Record set:
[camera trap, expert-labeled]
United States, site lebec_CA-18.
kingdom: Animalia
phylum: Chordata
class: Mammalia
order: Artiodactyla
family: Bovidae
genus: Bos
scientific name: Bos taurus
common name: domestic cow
==
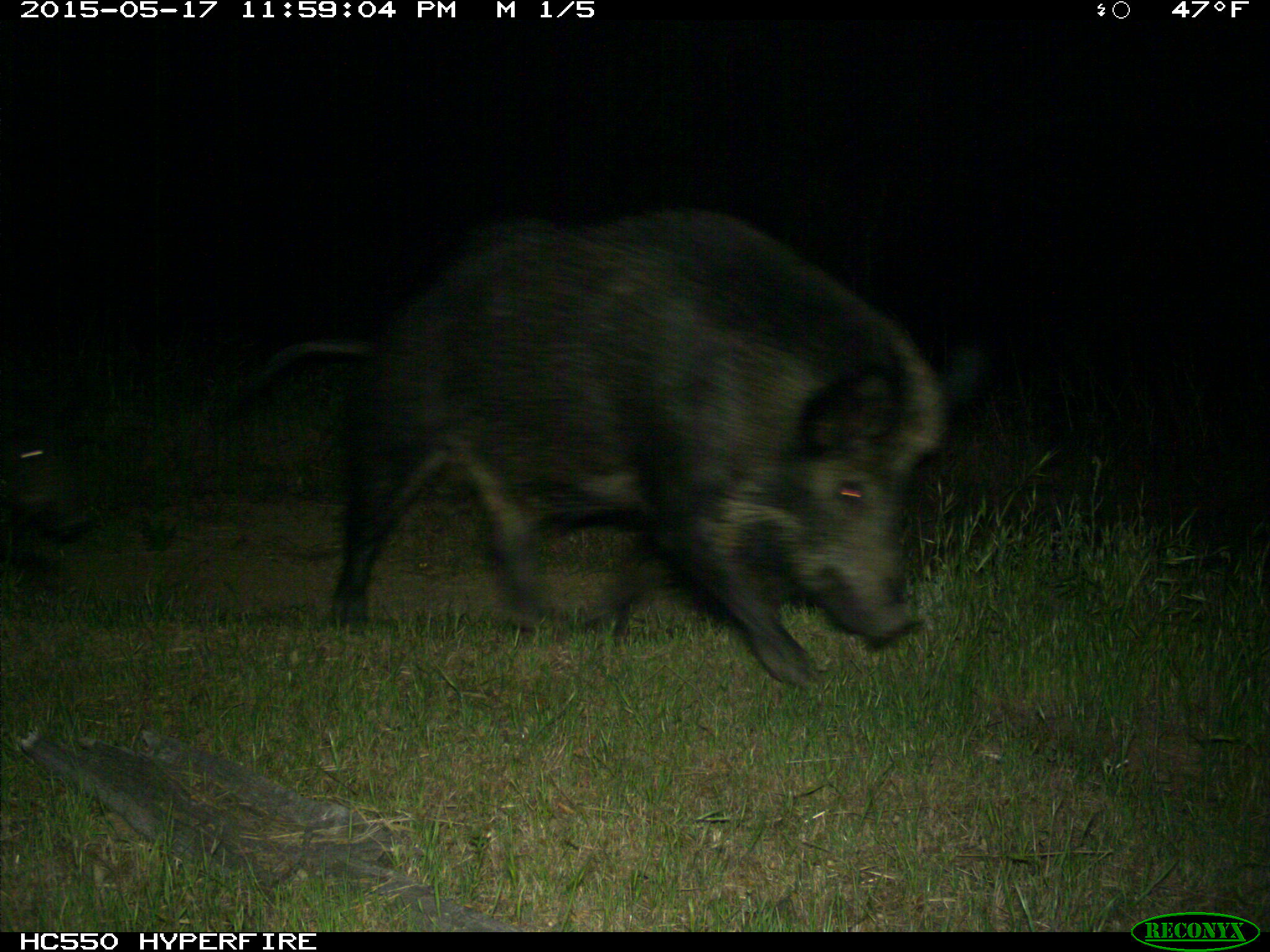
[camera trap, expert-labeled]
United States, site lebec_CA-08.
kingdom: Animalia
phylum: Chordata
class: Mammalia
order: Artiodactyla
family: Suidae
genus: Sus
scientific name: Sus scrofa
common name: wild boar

What this task involves:
Check every line of the listing for the string "United" and report how many lines have it, as a number alone.

Solution for this exercise:
2